Jump to content
Search In
  • More options...
Find results that contain...
Find results in...

Noc w puszczy - kontakt ze zwierzętami


Recommended Posts

Czy wie ktoś jak uniknąć kontaktu ze zwierzętami typu: lis, dzik, wilk, niedzwiedź, wąż w czasie spędzania nocy w ich naturalnym środowisku?

 

Ogień bez wątpienia to podstawa, która w zasadzie powinna i często odstrasza dzikie zwierzęta ale słyszałem też że wzbudza rzadko ale jednak, ich ciekawość i często podchodzą do źródła światła... tak więc zwracam sie z prośbą o podzielenie się informacjami lub też swoimi 'patentami' na temat uniknięcia/odstraszenia zwierzęcia.

 

Szukałem informacji w podręcznikach survivalu i internecie jednak moje poszukiwania nie zakończyły się sukcesem.

Wszędzie natrafiałem na informacje jak polować itp...

(a może za słabo szukałem - w każdym razie jakieś linki też milie widziane)

 

Ps: Moje pytanie nie dotyczy zachowania się w czasie kontaktu ze zwierzętami, pierwszej pomocy po ukąszeniach itp. ani również odpowiedniego wybierania miejsca obozowiska. Więc prosze o tym nie pisać.

 

:luzik:

Link to post
Share on other sites
  • Replies 190
  • Created
  • Last Reply

Top Posters In This Topic

Pierwsza sprawa: ogień

 

Może odstrasza, może przyciąga.... ale PRZEDEWSZYSTKIM JEST CAŁKOWITY ZAKAZ PALENIA OTWARTEGO OGNIA W NASZYCH LASACH POZA MIEJSCAMI DO TEGO WYZNACZONYMI. A miejsca "oznaczone" jako te gdzie można palić są z reguły w miejscach gdzie raczej nie ma co się obawiać zwierząt.

 

Boisz się kontaktu za zwierzętami w nocy w lesie? To rada jest jedna NIE SIEDŹ W NOCY W LESIE.

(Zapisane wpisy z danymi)

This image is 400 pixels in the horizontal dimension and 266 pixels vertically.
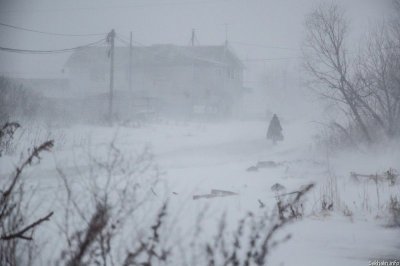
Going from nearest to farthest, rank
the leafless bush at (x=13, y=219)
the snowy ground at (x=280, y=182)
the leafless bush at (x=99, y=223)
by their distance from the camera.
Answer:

=== Do zrobienia ===
a. Wypisz z tekstu o nocowaniu w lesie wszystko od „Top Posters In” w dół aż do „się obawiać zwierząt.”, słowo w słowo.
b. Napisz dalszy ciąg tekstu o nocowaniu w lesie, zaczynając od miejsca, w którym się kończy.

=== Odpowiedzi ===
a.
Top Posters In This Topic

Pierwsza sprawa: ogień

 

Może odstrasza, może przyciąga.... ale PRZEDEWSZYSTKIM JEST CAŁKOWITY ZAKAZ PALENIA OTWARTEGO OGNIA W NASZYCH LASACH POZA MIEJSCAMI DO TEGO WYZNACZONYMI. A miejsca "oznaczone" jako te gdzie można palić są z reguły w miejscach gdzie raczej nie ma co się obawiać zwierząt.

b.
 

Nawet jeżeli będziesz spał i jakiekolwiek z dzikich zwierząt w polskich lasach (z wyjątkiem może niedźwiedzia) podejdzie na odległosć mniejsza niż 5 metrów w 90% wystarczy gwałtowny ruch żeby uciekło czy to wilk, czy lis czy inne takie.

 

Z wężami u nas nie ma problemu poprostu się oswoić trzeba i tyle, żaden z naszych węży nie jest groźny i agresywny:D . Poza żmiją zygzakowatą oczywiście ;) Jeżeli sprawdzisz przed snem śpiwór, wytrzepiesz to raczej masz spokój z "pełzaczami" ale nigdy nie masz pewności że Ci nie wpełznie w czasie snu do środka ;)

 

Z reguły jak narobisz zamieszania w otoczeniu zwierząt przed zaśnięciem to raczej nie powinny wrócić na miejsce na noc ;)

 

Tak czy siak boisz się, nie siedź w nocy w lesie, potrafisz się przełamać i zaryzykować jakieś tam ewentualne "wydarzenia ze zwierzętami w roli głównej" siedź w nocy w lesie ;) Jak nie będziesz sam to najzwyklejsza rozmowa potrafi zniechęcić zwierzaki więc w razie co zawsze możesz z kumplem pogadać o "dupie maryni" jak coś się będzie skradało w krzakach.

 

A jak trafisz na wilkołaka to tylko srebrne kulki i srebrne ostrza ... :mrgreen:

Link to post
Share on other sites

Jesli nie wpakujesz sie do legowiska albo nie trafisz na cos wscieklego to raczej nie ma szans, zeby cos Ci sie stalo - zwierzatka beda raczejpryskac przed Toba zanim je zobaczysz.

 

Co do ognia to poza wyznaczonymi miejscami w lesie nie mozna go palic a nie wiem czy do panow ze Strazy Lesnej trafi wytlumaczenie, ze bales sie zwierzatek :twisted:

Link to post
Share on other sites
Tak czy siak boisz się, nie siedź w nocy w lesie, potrafisz się przełamać i zaryzykować jakieś tam ewentualne "wydarzenia ze zwierzętami w roli głównej" siedź w nocy w lesie ;)

 

thor spokojna kulka już nie raz "się przełamywałem i ryzykowałem" chodź nie uważam tego za jakiś wyczyn... noc jak noc tyle że bez panny i łóżka :luzik:

 

temat stworzyłem z nadzieją na jakieś ciekawostki i nadal mam nadzieje że ktoś się czymś ciekawym podzieli

 

co do ognia... bez obaw, szansa że pośrodku puszczy w miejscu gdzie w promieniu kilku km nie ma żadnego szlaku/drogi czy też karmników itp spotkanie panów ze straży leśnej graniczy z cudem - wyjątkiem są nagonki na kłusowników... (w ogóle dobrze jest wiedzieć jakie zwierzeta wystepują na danym obszarze zielonym i kiedy są okresy polowań na dane gatunki)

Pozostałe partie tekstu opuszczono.